__To do__
Copy out all the entries exactly.
======== Data to process
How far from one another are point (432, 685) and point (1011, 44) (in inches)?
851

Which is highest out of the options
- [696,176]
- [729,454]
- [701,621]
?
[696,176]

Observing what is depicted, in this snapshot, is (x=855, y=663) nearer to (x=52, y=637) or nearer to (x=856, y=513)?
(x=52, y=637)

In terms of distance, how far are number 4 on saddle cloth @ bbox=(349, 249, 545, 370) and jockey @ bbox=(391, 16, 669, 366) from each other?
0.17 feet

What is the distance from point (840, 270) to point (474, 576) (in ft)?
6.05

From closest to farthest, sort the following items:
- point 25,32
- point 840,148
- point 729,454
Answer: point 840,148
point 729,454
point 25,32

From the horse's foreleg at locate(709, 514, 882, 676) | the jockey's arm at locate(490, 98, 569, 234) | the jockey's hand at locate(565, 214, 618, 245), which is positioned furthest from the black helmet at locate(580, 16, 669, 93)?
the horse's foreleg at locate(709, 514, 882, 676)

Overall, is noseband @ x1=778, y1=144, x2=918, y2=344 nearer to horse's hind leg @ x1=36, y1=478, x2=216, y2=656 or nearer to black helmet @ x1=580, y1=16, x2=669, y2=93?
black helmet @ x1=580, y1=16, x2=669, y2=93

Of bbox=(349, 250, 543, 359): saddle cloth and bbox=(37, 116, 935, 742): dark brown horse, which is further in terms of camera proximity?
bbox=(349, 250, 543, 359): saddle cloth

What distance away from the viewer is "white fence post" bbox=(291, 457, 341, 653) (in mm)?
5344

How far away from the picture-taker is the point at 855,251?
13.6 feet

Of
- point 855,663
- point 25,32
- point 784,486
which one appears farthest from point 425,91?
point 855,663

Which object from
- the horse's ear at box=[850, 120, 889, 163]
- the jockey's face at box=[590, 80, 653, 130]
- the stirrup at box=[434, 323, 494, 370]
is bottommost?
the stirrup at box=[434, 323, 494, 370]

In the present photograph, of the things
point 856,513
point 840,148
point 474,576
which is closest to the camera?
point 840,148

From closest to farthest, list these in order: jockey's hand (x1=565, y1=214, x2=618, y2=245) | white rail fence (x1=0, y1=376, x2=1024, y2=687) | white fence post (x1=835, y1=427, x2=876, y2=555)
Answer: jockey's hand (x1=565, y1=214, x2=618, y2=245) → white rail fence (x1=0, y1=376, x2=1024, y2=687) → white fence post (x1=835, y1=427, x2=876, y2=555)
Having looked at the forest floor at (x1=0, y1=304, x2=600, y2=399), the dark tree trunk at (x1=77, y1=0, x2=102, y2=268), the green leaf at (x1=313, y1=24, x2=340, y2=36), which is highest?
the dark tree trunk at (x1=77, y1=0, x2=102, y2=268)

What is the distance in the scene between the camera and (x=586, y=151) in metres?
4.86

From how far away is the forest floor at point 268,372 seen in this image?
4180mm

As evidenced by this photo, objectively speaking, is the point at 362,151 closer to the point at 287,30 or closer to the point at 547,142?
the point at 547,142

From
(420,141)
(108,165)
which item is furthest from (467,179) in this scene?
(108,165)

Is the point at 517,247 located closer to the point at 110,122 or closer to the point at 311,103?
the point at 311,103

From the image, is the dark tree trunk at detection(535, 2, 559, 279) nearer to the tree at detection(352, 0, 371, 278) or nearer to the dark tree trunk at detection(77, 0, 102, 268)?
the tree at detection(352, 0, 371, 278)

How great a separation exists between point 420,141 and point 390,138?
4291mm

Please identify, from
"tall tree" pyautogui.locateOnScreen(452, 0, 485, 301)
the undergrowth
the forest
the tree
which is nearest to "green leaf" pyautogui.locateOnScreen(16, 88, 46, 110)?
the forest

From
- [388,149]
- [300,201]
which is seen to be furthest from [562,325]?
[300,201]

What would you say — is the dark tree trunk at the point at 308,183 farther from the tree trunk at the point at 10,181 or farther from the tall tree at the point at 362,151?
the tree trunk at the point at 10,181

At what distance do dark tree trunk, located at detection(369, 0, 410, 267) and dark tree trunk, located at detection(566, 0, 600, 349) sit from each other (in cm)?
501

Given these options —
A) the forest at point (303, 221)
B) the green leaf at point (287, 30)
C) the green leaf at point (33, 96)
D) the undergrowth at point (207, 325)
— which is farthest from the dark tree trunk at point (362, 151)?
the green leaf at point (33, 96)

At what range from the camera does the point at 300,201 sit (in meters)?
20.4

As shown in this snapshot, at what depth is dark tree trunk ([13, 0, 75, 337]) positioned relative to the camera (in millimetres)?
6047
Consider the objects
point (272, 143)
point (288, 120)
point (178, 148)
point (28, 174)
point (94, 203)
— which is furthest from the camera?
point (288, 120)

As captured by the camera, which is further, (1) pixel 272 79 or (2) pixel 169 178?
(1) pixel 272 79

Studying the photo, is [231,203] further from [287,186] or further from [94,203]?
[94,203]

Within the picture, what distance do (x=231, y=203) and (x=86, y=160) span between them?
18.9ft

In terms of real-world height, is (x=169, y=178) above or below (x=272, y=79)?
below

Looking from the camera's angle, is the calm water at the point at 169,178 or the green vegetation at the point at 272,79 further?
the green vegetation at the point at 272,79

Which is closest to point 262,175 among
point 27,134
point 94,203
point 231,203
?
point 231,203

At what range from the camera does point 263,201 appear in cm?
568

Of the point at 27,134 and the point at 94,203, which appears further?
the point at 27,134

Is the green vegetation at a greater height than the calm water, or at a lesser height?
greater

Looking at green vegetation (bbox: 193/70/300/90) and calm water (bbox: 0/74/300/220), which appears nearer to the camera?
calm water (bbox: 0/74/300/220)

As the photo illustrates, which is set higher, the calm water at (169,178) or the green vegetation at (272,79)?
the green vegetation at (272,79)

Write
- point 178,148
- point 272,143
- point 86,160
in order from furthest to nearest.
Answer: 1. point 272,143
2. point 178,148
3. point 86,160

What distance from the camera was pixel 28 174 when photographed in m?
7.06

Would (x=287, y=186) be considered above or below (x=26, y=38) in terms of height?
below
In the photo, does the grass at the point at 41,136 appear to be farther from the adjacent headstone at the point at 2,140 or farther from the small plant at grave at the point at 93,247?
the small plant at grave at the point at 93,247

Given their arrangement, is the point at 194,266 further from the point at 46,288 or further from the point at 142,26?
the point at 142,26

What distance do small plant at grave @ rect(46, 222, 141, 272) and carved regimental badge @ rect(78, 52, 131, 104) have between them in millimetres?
================
__Response for this exercise__
How far from one another are point (432, 685) and point (1011, 44) (in inches)?
851

Which is highest out of the options
- [696,176]
- [729,454]
- [701,621]
?
[696,176]

Observing what is depicted, in this snapshot, is (x=855, y=663) nearer to (x=52, y=637) or nearer to (x=856, y=513)?
(x=52, y=637)

In terms of distance, how far are number 4 on saddle cloth @ bbox=(349, 249, 545, 370) and jockey @ bbox=(391, 16, 669, 366) from each other?
0.17 feet

What is the distance from point (840, 270) to point (474, 576) (in ft)?
6.05

From closest to farthest, sort the following items:
- point 25,32
- point 840,148
- point 729,454
Answer: point 840,148
point 729,454
point 25,32

From the horse's foreleg at locate(709, 514, 882, 676) | the jockey's arm at locate(490, 98, 569, 234) | the jockey's hand at locate(565, 214, 618, 245), which is positioned furthest from the black helmet at locate(580, 16, 669, 93)?
the horse's foreleg at locate(709, 514, 882, 676)

Overall, is noseband @ x1=778, y1=144, x2=918, y2=344 nearer to horse's hind leg @ x1=36, y1=478, x2=216, y2=656 or nearer to black helmet @ x1=580, y1=16, x2=669, y2=93?
black helmet @ x1=580, y1=16, x2=669, y2=93

Of bbox=(349, 250, 543, 359): saddle cloth and bbox=(37, 116, 935, 742): dark brown horse, which is further in terms of camera proximity?
bbox=(349, 250, 543, 359): saddle cloth

What distance away from the viewer is "white fence post" bbox=(291, 457, 341, 653) (in mm)?
5344

How far away from the picture-taker is the point at 855,251?
13.6 feet

Of
- point 855,663
- point 25,32
- point 784,486
which one appears farthest from point 425,91?
point 855,663

Which object from
- the horse's ear at box=[850, 120, 889, 163]
- the jockey's face at box=[590, 80, 653, 130]
- the stirrup at box=[434, 323, 494, 370]
is bottommost?
the stirrup at box=[434, 323, 494, 370]

In the present photograph, of the things
point 856,513
point 840,148
point 474,576
which is closest to the camera?
point 840,148

From closest to farthest, list these in order: jockey's hand (x1=565, y1=214, x2=618, y2=245) | white rail fence (x1=0, y1=376, x2=1024, y2=687) | white fence post (x1=835, y1=427, x2=876, y2=555)
Answer: jockey's hand (x1=565, y1=214, x2=618, y2=245) → white rail fence (x1=0, y1=376, x2=1024, y2=687) → white fence post (x1=835, y1=427, x2=876, y2=555)
Having looked at the forest floor at (x1=0, y1=304, x2=600, y2=399), the dark tree trunk at (x1=77, y1=0, x2=102, y2=268), the green leaf at (x1=313, y1=24, x2=340, y2=36), which is highest?
the dark tree trunk at (x1=77, y1=0, x2=102, y2=268)

What is the distance in the scene between the camera and (x=586, y=151) in metres?
4.86

From how far away is the forest floor at point 268,372 seen in this image?
4180mm

As evidenced by this photo, objectively speaking, is the point at 362,151 closer to the point at 287,30 or closer to the point at 547,142?
the point at 547,142

From
(420,141)
(108,165)
which item is furthest from (467,179) in this scene?
(108,165)

Is the point at 517,247 located closer to the point at 110,122 or closer to the point at 311,103?
the point at 311,103

From the image, is the dark tree trunk at detection(535, 2, 559, 279) nearer to the tree at detection(352, 0, 371, 278) or nearer to the dark tree trunk at detection(77, 0, 102, 268)?
the tree at detection(352, 0, 371, 278)

How great a separation exists between point 420,141 and point 390,138?
4291mm

Please identify, from
"tall tree" pyautogui.locateOnScreen(452, 0, 485, 301)
the undergrowth
the forest
the tree
which is nearest to "green leaf" pyautogui.locateOnScreen(16, 88, 46, 110)?
the forest

From
- [388,149]
- [300,201]
which is seen to be furthest from [562,325]?
[300,201]

What would you say — is the dark tree trunk at the point at 308,183 farther from the tree trunk at the point at 10,181 or farther from the tall tree at the point at 362,151?
the tree trunk at the point at 10,181

At what distance do dark tree trunk, located at detection(369, 0, 410, 267) and dark tree trunk, located at detection(566, 0, 600, 349) sit from each other (in cm)?
501

Given these options —
A) the forest at point (303, 221)
B) the green leaf at point (287, 30)
C) the green leaf at point (33, 96)
D) the undergrowth at point (207, 325)
— which is farthest from the dark tree trunk at point (362, 151)?
the green leaf at point (33, 96)

At what range from the camera does the point at 300,201 sit (in meters)?
20.4

As shown in this snapshot, at what depth is dark tree trunk ([13, 0, 75, 337]) positioned relative to the camera (in millimetres)?
6047
Consider the objects
point (272, 143)
point (288, 120)
point (178, 148)
point (28, 174)
point (94, 203)
— which is furthest from the camera?
point (288, 120)

As captured by the camera, which is further, (1) pixel 272 79 or (2) pixel 169 178?
(1) pixel 272 79

Studying the photo, is [231,203] further from [287,186] or further from [94,203]?
[94,203]

Within the picture, what distance do (x=231, y=203) and (x=86, y=160) span between them?
18.9ft

In terms of real-world height, is (x=169, y=178) above or below (x=272, y=79)?
below

Looking from the camera's angle, is the calm water at the point at 169,178 or the green vegetation at the point at 272,79 further?
the green vegetation at the point at 272,79

Which is closest to point 262,175 among
point 27,134
point 94,203
point 231,203
?
point 231,203

At what range from the camera does point 263,201 appear in cm?
568

Of the point at 27,134 and the point at 94,203, which appears further?
the point at 27,134

Is the green vegetation at a greater height than the calm water, or at a lesser height?
greater

Looking at green vegetation (bbox: 193/70/300/90) and calm water (bbox: 0/74/300/220), which appears nearer to the camera?
calm water (bbox: 0/74/300/220)

As the photo illustrates, which is set higher, the calm water at (169,178) or the green vegetation at (272,79)?
the green vegetation at (272,79)

Write
- point 178,148
- point 272,143
- point 86,160
in order from furthest to nearest.
Answer: 1. point 272,143
2. point 178,148
3. point 86,160

What distance from the camera was pixel 28 174 when photographed in m?
7.06

Would (x=287, y=186) be considered above or below (x=26, y=38) in terms of height?
below
In the photo, does the grass at the point at 41,136 appear to be farther from the adjacent headstone at the point at 2,140 or farther from the small plant at grave at the point at 93,247?
the small plant at grave at the point at 93,247

Given their arrangement, is the point at 194,266 further from the point at 46,288 or further from the point at 142,26?
the point at 142,26

What distance do small plant at grave @ rect(46, 222, 141, 272) and carved regimental badge @ rect(78, 52, 131, 104) have between them in millimetres?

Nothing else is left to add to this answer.